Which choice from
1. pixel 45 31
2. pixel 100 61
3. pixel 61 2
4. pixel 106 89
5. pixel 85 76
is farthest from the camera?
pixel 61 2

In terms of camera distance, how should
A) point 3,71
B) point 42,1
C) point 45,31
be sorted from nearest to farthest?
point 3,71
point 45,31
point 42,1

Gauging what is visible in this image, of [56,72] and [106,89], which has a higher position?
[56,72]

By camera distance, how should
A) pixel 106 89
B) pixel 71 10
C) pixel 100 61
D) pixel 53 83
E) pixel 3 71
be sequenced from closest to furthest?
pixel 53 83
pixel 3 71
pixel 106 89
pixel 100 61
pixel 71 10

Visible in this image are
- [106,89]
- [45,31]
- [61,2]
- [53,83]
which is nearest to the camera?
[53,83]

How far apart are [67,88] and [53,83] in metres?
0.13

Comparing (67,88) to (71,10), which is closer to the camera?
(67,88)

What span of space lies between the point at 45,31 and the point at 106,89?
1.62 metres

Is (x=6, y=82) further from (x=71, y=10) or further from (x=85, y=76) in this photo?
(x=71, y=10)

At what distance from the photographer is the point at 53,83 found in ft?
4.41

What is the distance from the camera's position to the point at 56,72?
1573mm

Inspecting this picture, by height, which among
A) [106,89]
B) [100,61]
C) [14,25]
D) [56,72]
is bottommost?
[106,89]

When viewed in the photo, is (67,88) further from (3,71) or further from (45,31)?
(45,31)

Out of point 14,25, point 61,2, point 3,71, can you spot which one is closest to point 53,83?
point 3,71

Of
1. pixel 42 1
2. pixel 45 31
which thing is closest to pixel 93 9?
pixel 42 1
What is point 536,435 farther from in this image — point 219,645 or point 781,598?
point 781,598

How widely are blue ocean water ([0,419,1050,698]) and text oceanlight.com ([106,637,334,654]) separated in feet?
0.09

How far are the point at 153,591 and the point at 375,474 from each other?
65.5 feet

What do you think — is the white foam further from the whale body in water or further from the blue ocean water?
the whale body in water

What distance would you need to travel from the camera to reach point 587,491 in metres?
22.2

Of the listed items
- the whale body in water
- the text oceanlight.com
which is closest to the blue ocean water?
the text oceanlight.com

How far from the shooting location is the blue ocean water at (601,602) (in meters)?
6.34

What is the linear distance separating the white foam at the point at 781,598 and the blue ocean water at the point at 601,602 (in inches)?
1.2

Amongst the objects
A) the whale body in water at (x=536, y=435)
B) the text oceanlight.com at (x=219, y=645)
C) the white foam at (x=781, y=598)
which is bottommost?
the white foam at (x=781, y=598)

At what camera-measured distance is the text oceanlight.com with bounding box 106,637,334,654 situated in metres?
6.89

EXERCISE INSTRUCTIONS
Reproduce all of the data above word for word, from the first line to the last.

ANSWER FOR THIS EXERCISE
Which choice from
1. pixel 45 31
2. pixel 100 61
3. pixel 61 2
4. pixel 106 89
5. pixel 85 76
is farthest from the camera?
pixel 61 2

In terms of camera distance, how should
A) point 3,71
B) point 42,1
C) point 45,31
be sorted from nearest to farthest?
point 3,71
point 45,31
point 42,1

Gauging what is visible in this image, of [56,72] and [106,89], which has a higher position?
[56,72]

By camera distance, how should
A) pixel 106 89
B) pixel 71 10
C) pixel 100 61
D) pixel 53 83
E) pixel 3 71
be sequenced from closest to furthest?
pixel 53 83
pixel 3 71
pixel 106 89
pixel 100 61
pixel 71 10

Visible in this image are
- [106,89]
- [45,31]
- [61,2]
- [53,83]
which is nearest to the camera?
[53,83]

How far apart are [67,88] and [53,83] in metres?
0.13

Comparing (67,88) to (71,10), which is closer to the camera?
(67,88)

What span of space lies between the point at 45,31 and the point at 106,89?
1.62 metres

Is (x=6, y=82) further from (x=71, y=10) or further from (x=85, y=76) in this photo?
(x=71, y=10)

At what distance from the photographer is the point at 53,83 found in ft?
4.41

What is the distance from the camera's position to the point at 56,72?
1573mm

Inspecting this picture, by height, which among
A) [106,89]
B) [100,61]
C) [14,25]
D) [56,72]
is bottommost?
[106,89]

When viewed in the photo, is (67,88) further from (3,71) or further from (45,31)?
(45,31)

Out of point 14,25, point 61,2, point 3,71, can you spot which one is closest to point 53,83?
point 3,71

Of
1. pixel 42 1
2. pixel 45 31
which thing is closest to pixel 93 9?
pixel 42 1
What is point 536,435 farther from in this image — point 219,645 or point 781,598?
point 781,598

How widely are blue ocean water ([0,419,1050,698]) and text oceanlight.com ([106,637,334,654]) separated in feet?
0.09

How far are the point at 153,591 and the point at 375,474 from each other?
65.5 feet

What do you think — is the white foam further from the whale body in water or further from the blue ocean water?
the whale body in water

What distance would you need to travel from the camera to reach point 587,491 in metres?
22.2

Of the listed items
- the whale body in water
- the text oceanlight.com
which is closest to the blue ocean water?
the text oceanlight.com

How far from the shooting location is the blue ocean water at (601,602) (in meters)?
6.34

What is the linear distance separating the white foam at the point at 781,598 and the blue ocean water at the point at 601,602 (in inches)?
1.2

Amongst the objects
A) the whale body in water at (x=536, y=435)
B) the text oceanlight.com at (x=219, y=645)
C) the white foam at (x=781, y=598)
which is bottommost?
the white foam at (x=781, y=598)

At what camera-measured distance is the text oceanlight.com with bounding box 106,637,334,654 situated in metres?
6.89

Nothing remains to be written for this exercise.